I definitely made her cum at least twice with my mouth and my fingers and then she wanted me inside her so I climbed up her body and just slowly pressed myself into her. And she had this beautiful, warm, contented smile on her face and she took my head in her hands and kissed me really softly. And it was slow and... man, it was just fucking amazing. I didn't think I was ever going to cum like that, and I didn't, but it was just so fucking awesome being together like that, for both of us, I really didn't care. I'd have happily stayed like that all night.
But it did get a little faster, a little more energetic I mean, when she rolled us over so she could be on top. I always really loved Simone riding me... looking up at her fucking incredible body... and she was always smiling. Sometimes it was a sort of grin, you know, something naughty I guess, but other times it was just this warm, contented glow and I could just lie there and bask in it... And...well, you know, the head thing. That was always pretty fucking awesome.
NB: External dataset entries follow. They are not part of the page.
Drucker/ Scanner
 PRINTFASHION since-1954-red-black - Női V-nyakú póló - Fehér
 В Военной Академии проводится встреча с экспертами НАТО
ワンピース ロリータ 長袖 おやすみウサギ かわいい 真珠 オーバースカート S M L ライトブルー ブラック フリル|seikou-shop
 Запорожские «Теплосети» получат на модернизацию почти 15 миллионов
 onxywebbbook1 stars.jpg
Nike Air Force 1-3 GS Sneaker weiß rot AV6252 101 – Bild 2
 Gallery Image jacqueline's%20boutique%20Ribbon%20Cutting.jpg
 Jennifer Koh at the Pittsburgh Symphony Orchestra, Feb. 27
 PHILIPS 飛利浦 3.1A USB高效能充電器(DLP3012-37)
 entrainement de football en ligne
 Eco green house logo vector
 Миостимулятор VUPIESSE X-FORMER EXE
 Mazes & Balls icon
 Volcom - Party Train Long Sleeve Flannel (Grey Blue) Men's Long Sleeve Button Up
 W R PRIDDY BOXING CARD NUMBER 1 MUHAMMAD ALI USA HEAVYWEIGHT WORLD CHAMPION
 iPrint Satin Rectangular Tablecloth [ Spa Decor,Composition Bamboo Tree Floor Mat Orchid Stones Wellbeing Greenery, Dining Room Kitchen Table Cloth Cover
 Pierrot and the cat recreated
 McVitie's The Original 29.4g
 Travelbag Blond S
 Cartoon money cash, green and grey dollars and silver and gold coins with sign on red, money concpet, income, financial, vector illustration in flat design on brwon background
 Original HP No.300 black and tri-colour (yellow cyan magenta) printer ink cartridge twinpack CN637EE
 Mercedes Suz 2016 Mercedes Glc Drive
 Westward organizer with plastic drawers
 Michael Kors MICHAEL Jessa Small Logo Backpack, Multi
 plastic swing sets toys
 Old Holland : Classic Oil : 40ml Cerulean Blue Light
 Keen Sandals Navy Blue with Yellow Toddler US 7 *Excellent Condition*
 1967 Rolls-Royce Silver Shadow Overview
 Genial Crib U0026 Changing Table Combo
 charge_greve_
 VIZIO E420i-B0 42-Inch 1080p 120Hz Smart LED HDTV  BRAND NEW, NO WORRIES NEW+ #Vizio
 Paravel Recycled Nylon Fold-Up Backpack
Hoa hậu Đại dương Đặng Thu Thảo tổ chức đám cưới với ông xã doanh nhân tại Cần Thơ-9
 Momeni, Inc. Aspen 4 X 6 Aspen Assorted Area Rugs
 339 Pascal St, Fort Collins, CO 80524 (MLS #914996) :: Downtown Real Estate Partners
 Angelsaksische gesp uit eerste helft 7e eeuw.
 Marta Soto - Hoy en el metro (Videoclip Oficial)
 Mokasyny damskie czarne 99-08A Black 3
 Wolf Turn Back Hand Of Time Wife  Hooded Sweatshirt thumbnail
So soon enough she was moving pretty fast, really grinding on me, and my hands were on her hips. I could feel it in her movement, in her breathing, I knew when she was close but that didn't stop her from feeling the need to announce it. Not that I'm complaining or anything!
"I'm cumming Jim," she said, pretty fucking loud I think. I don't know, maybe she could feel it in my movement too, or the grunting I'm pretty sure I was doing, cause she also said, "cum with me."
And boy, did I. God it felt fucking awesome to just explode while her pussy spasmed and clamped around me.
So I guess it was after that, like I said, that I think I started to notice things getting a little weird the next couple of days. Simone and Caroline kept talking about... about me and about sex more generally, while they worked. Simone would try to explain it to me at night in bed and ended up getting herself really worked up most of the time.
And then three nights after that, she came into the room but didn't get into bed. She just kind of knelt on top of it and looked at me really intently.
"What is it?" I said.
"Jim," she said, "I need you to do me a favor." Honestly, maybe it seems crazy, maybe it makes me seem really fucking stupid, but I had no idea where she was going with this - strange atmosphere in the house or not. I'm telling you, the way she said it, as far as I knew, she could have been about to ask me to take out the trash.
That's why I said, like any normal person would have, "Sure Simone, what do you need?"
"I need you to go to Caroline's room tonight," she said and I just... stared at her. I'm not sure for how long but it was definitely long enough for her to feel like she had to say "Did you hear me?"
"What the fuck are you talking about?" I said. Obviously she'd told me that she'd been talking to Caroline about me and I was pretty sure that Chloe had been too but I really did not see this coming.
The way she explained it, it boiled down to the fact that she'd started to feel sorry for Caroline. I think there might have been a little guilt in there too.
"She said she's masturbating every night Jim," she said. "I know she wouldn't say it directly, but I know it's our fault. You and me and Chlo, having to listen to us every night, it's driving her crazy."
And although we didn't talk about it explicitly that night, I knew another part of why she was suggesting this was that the whole idea was a huge turn on for her. But then I guess I should have known that already. Obviously she and I had been through this before, with Chloe, but at the time it absolutely had not occurred to me that it would happen again, that Simone would find herself turned on at the thought of me sleeping with another women. Yet another women. And I know at the time, as far as we knew, there may not have been any other women left alive in the world but, what I mean is, it hadn't occurred to me until then that Simone getting turned on by the idea of me being with other women wasn't limited to Chloe.